藥廬周遭的靈草,瘋長了一大截,空氣中帶着清醒自然之意,極爲神異。
“嗖”
臨近的木峰長老,老朽的身軀沾染上了這股氣機,都覺得輕盈上了幾分,他不顧禮節的,飛遁到了龍行殿。
“藥廬重地,不得窺視。”
遊野是知道內情的,見得有外人到來,即便對方是一位仙宗長老,也拔劍攔在了前方,不讓窺視。
“你們煉了什麼好東西,是不是延壽丹?”
木峰長老心中念頭一陣思索,驀的眼眸中放出光亮,已是猜測出了,藥廬煉出了一枚延壽丹。
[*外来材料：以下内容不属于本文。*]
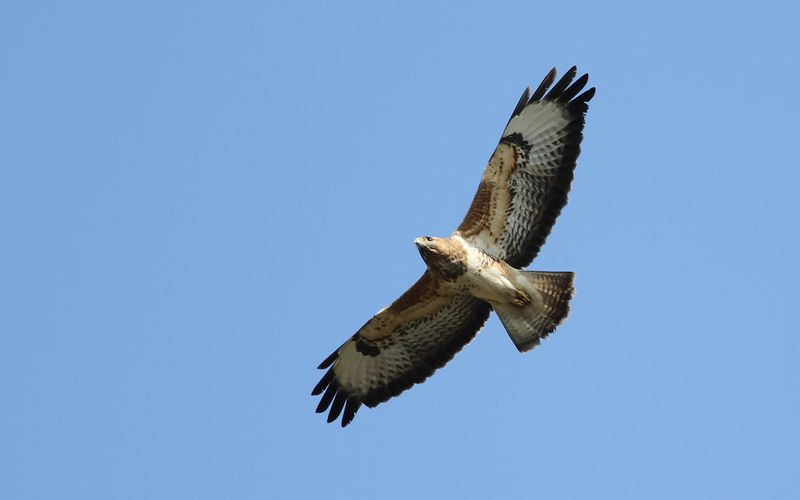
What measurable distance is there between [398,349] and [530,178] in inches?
95.3

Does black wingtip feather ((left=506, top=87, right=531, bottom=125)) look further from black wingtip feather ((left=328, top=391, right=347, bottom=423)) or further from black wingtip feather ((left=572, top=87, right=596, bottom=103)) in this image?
black wingtip feather ((left=328, top=391, right=347, bottom=423))

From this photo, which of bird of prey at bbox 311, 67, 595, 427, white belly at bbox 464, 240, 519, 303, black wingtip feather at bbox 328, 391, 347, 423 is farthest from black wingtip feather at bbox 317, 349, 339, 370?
white belly at bbox 464, 240, 519, 303

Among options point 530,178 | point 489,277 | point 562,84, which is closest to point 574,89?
point 562,84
而且,這枚延壽丹,絕不是普通貨色,讓他這個築基境修士都感到有益血氣。
“無可奉告。”
遊野冷硬道。
這裡是藥廬,自有法度,也不會有人爲了攀附關係,胡亂開口的。
“你個小輩,未免太傲氣了吧。”
木峰長老有些不悅,他終究是一位仙宗長老,去往哪裡,都是被禮遇的對象。
今朝雖是有幾分的魯莽,但身份擺着,遊野這位藥廬的煉丹師,還是得給一些面子的。
“是你太傲氣了。”
一道不平不淡的聲音,從煉丹房內傳出,繼而陳生的身影出現了,他的手上,穩穩的握着一顆寶丹,眼神平淡中,蘊着一絲的鋒芒,讓人不敢放肆。
不請自來,殿外喧譁,可不是好客人。
“二階延壽丹?!這位道友,不知……”
木峰長老的眼睛,極爲老辣,一下看出了龜蛇延壽丹的成色,但面對陳生,他不敢強硬,看出對方同樣是一位築基境修士,不得輕辱。
“請回。”
話還沒說完,直接被陳生打斷了,爲了這顆龜蛇延壽丹,他籌謀了數十年,廢了些許的人情,纔將靈草都籌集完畢。
再用心燒煉出來,其中付出的心力,絕對不小。
能讓他這樣對待的,只能是親近之人,一個外人,顯然是不夠格的。
“我願意付出極大代價。”
木峰長老急了,他這般魯莽,也是有苦衷的。
身心老邁,活不了幾個年頭了,見得一顆高品階的延壽丹,不得急撲上去。
這確實是仙道老前輩的真實寫照,爲了延壽,他們往往不大在意臉皮,更捨得下血本。
“回去吧。”
陳生將袖一甩,大風呼嘯,吹得草木一陣的翻騰。
木峰長老看出陳生的堅決,嘆息一聲,終是不繼續糾纏,不捨的走了。
“藥廬煉製了一顆二階延壽丹?!”
“是,木峰長老親眼所見。”
“也只有二階煉丹師,掌控大量靈草資源的藥廬長老,才能煉出。”
“他煉延壽丹干嘛?難道是大限將至。”
成丹的沖天氣象,終究是引起了幾分的波瀾。
再是有木峰長老現身說法,仙宗修士都知道了,外門中的藥廬長老,煉製出了一顆高階延壽丹,極爲了得。
“龜蛇延壽丹,爲你延壽三十年。”
此時,陳生手捧着一顆寶丹,站在了綠珠的面前,有如佛祖拈花一笑的安寧祥和,呈了上去。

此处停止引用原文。